Requirement>
Give again, unchanged, the line that contains "genus: Connochaetes" together with every line that follows it until the entries end.

--- Dataset content Enclosed Below ---

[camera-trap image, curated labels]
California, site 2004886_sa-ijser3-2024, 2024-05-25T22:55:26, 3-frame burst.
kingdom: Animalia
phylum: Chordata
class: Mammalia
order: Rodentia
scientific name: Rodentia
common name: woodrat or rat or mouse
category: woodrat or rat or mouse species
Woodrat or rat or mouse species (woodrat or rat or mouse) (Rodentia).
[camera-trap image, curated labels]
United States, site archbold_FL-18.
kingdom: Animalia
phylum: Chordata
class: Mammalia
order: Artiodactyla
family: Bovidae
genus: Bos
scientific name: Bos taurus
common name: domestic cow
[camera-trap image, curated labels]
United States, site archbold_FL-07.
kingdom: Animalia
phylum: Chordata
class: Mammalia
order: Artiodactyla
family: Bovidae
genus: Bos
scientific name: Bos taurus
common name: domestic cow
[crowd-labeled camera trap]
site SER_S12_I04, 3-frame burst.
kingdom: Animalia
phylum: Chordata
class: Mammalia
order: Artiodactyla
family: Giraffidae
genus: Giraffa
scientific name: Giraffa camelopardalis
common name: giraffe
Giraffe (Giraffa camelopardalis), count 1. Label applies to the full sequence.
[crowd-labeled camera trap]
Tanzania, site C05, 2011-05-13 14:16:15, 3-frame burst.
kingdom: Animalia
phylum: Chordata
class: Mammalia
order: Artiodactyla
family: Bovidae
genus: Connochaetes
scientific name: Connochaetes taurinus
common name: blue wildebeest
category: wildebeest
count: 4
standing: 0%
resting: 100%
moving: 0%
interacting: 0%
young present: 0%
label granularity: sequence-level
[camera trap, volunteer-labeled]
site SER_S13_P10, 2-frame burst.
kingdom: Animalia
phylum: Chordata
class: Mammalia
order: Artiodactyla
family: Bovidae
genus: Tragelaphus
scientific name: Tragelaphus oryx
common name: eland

--- End of Enclosed Dataset content ---

Output of the task>
genus: Connochaetes
scientific name: Connochaetes taurinus
common name: blue wildebeest
category: wildebeest
count: 4
standing: 0%
resting: 100%
moving: 0%
interacting: 0%
young present: 0%
label granularity: sequence-level
[camera trap, volunteer-labeled]
site SER_S13_P10, 2-frame burst.
kingdom: Animalia
phylum: Chordata
class: Mammalia
order: Artiodactyla
family: Bovidae
genus: Tragelaphus
scientific name: Tragelaphus oryx
common name: eland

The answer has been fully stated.